> PROBLEM DESCRIPTION
Nothing but the lines from the one that contains "Given the image" through the end of the listing should appear, set down exactly.

++++ DATA PROVIDED ++++

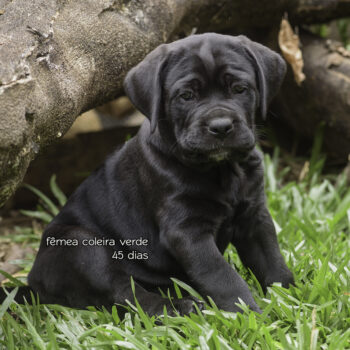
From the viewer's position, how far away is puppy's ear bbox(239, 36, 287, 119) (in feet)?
10.4

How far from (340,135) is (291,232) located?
1755mm

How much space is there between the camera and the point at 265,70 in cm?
320

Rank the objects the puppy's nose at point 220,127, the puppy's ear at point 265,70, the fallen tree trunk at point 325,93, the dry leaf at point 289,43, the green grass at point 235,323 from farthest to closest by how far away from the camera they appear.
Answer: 1. the fallen tree trunk at point 325,93
2. the dry leaf at point 289,43
3. the puppy's ear at point 265,70
4. the puppy's nose at point 220,127
5. the green grass at point 235,323

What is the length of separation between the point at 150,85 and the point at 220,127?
0.50m

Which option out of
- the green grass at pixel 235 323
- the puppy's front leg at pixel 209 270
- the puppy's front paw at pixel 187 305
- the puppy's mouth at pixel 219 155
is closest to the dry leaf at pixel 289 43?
the green grass at pixel 235 323

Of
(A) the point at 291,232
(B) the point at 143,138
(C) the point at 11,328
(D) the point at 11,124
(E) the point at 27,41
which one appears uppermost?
(E) the point at 27,41

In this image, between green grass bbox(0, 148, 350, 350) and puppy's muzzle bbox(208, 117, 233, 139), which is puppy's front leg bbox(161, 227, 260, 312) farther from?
puppy's muzzle bbox(208, 117, 233, 139)

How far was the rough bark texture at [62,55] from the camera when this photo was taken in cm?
263

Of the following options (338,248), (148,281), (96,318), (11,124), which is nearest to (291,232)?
(338,248)

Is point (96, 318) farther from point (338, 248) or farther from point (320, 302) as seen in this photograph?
point (338, 248)

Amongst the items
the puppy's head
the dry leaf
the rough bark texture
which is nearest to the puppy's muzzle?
the puppy's head

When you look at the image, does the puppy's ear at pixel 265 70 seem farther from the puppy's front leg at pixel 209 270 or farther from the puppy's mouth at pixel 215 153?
the puppy's front leg at pixel 209 270

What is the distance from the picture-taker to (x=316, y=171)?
5.66 m

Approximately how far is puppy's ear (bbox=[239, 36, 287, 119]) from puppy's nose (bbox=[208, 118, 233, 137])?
13.9 inches
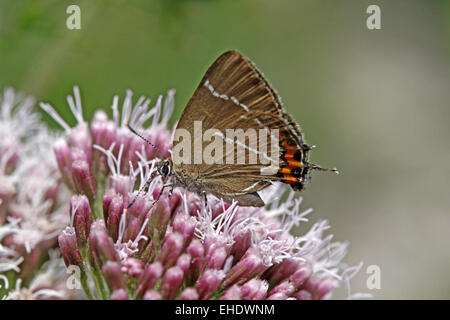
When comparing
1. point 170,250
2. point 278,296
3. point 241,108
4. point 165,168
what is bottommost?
point 278,296

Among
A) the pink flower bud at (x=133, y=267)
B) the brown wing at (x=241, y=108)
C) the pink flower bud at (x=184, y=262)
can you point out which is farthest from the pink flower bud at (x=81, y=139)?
the pink flower bud at (x=184, y=262)

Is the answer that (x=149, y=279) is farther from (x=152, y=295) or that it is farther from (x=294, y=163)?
(x=294, y=163)

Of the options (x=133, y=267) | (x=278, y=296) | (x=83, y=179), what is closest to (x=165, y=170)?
(x=83, y=179)

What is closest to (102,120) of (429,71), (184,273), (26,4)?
(26,4)

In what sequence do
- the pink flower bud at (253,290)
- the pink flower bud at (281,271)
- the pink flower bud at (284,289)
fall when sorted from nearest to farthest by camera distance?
the pink flower bud at (253,290) → the pink flower bud at (284,289) → the pink flower bud at (281,271)

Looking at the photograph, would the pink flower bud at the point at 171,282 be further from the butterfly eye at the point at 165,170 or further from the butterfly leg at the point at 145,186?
the butterfly eye at the point at 165,170

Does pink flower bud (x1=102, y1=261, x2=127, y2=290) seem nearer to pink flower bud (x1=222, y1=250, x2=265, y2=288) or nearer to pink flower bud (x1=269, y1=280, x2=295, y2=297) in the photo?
pink flower bud (x1=222, y1=250, x2=265, y2=288)

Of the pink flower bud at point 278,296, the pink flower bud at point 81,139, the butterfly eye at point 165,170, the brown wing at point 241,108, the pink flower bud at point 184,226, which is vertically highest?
the brown wing at point 241,108
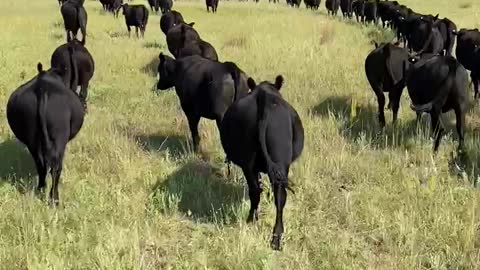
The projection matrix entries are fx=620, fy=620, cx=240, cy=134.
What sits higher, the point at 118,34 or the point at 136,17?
the point at 136,17

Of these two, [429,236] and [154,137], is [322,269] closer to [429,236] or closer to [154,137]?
[429,236]

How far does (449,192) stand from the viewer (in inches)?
244

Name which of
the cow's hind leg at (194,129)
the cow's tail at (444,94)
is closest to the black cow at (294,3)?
the cow's hind leg at (194,129)

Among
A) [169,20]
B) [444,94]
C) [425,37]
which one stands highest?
[444,94]

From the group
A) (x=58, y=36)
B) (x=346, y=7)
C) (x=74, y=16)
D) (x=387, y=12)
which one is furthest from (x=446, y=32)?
(x=346, y=7)

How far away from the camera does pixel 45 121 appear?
5980 mm

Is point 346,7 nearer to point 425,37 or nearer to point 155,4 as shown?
point 155,4

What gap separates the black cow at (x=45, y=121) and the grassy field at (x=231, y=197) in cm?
35

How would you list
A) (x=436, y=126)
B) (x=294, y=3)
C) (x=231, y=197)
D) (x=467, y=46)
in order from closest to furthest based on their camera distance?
(x=231, y=197)
(x=436, y=126)
(x=467, y=46)
(x=294, y=3)

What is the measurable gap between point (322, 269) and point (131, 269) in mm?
1500

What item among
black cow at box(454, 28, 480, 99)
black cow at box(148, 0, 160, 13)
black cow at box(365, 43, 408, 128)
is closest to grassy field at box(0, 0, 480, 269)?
black cow at box(365, 43, 408, 128)

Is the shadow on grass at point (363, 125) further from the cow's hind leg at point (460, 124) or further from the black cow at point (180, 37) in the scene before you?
the black cow at point (180, 37)

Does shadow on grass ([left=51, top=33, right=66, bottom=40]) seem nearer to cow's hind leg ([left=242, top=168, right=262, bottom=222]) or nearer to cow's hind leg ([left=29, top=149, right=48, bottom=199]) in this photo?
cow's hind leg ([left=29, top=149, right=48, bottom=199])

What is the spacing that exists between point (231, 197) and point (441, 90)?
295 cm
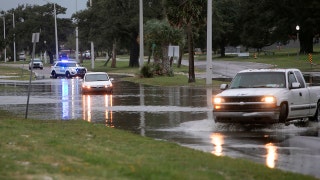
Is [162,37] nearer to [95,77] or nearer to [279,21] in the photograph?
[95,77]

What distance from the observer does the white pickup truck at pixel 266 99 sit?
54.3ft

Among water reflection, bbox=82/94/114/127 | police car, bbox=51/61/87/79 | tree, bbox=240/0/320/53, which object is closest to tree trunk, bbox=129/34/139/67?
tree, bbox=240/0/320/53

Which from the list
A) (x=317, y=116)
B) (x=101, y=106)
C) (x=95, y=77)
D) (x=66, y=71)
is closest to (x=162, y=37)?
(x=95, y=77)

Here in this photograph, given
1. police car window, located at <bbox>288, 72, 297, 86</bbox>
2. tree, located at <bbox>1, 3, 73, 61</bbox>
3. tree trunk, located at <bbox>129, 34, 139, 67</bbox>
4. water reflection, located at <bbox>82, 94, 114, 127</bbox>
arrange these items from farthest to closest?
tree, located at <bbox>1, 3, 73, 61</bbox>, tree trunk, located at <bbox>129, 34, 139, 67</bbox>, water reflection, located at <bbox>82, 94, 114, 127</bbox>, police car window, located at <bbox>288, 72, 297, 86</bbox>

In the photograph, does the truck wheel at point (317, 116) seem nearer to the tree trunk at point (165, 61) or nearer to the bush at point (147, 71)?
the tree trunk at point (165, 61)

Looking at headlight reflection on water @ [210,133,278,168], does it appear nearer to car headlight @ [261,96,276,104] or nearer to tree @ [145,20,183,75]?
car headlight @ [261,96,276,104]

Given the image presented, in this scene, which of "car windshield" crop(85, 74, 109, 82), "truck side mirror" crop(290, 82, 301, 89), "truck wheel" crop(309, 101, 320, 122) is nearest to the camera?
"truck side mirror" crop(290, 82, 301, 89)

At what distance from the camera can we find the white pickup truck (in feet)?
54.3

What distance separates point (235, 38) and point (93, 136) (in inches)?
3802

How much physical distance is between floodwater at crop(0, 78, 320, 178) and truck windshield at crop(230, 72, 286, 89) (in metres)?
1.23

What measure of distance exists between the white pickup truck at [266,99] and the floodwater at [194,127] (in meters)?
0.39

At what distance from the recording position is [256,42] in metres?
96.1

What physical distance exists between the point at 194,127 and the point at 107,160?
795 centimetres

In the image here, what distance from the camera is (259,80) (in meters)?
18.2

++++

> WRITTEN SOLUTION
Given the image presented, in this scene, which of "car windshield" crop(85, 74, 109, 82), "truck side mirror" crop(290, 82, 301, 89), "truck wheel" crop(309, 101, 320, 122) is nearest to the camera?
"truck side mirror" crop(290, 82, 301, 89)

At what distance from the camera can we find the white pickup truck (in feet)?
54.3

What distance separates point (235, 38) and point (93, 136) (in inches)?
3802

How much physical distance is between floodwater at crop(0, 78, 320, 178) and truck windshield at crop(230, 72, 286, 89) (in metres)?
1.23

What measure of distance exists between the white pickup truck at [266,99] and the floodwater at [194,127] (in meters)?
0.39

At what distance from the recording position is [256,42] in metres?
96.1

What physical distance exists between the point at 194,127 and the point at 107,160?
795 centimetres

In the image here, what distance from the camera is (259,80) (in meters)?
18.2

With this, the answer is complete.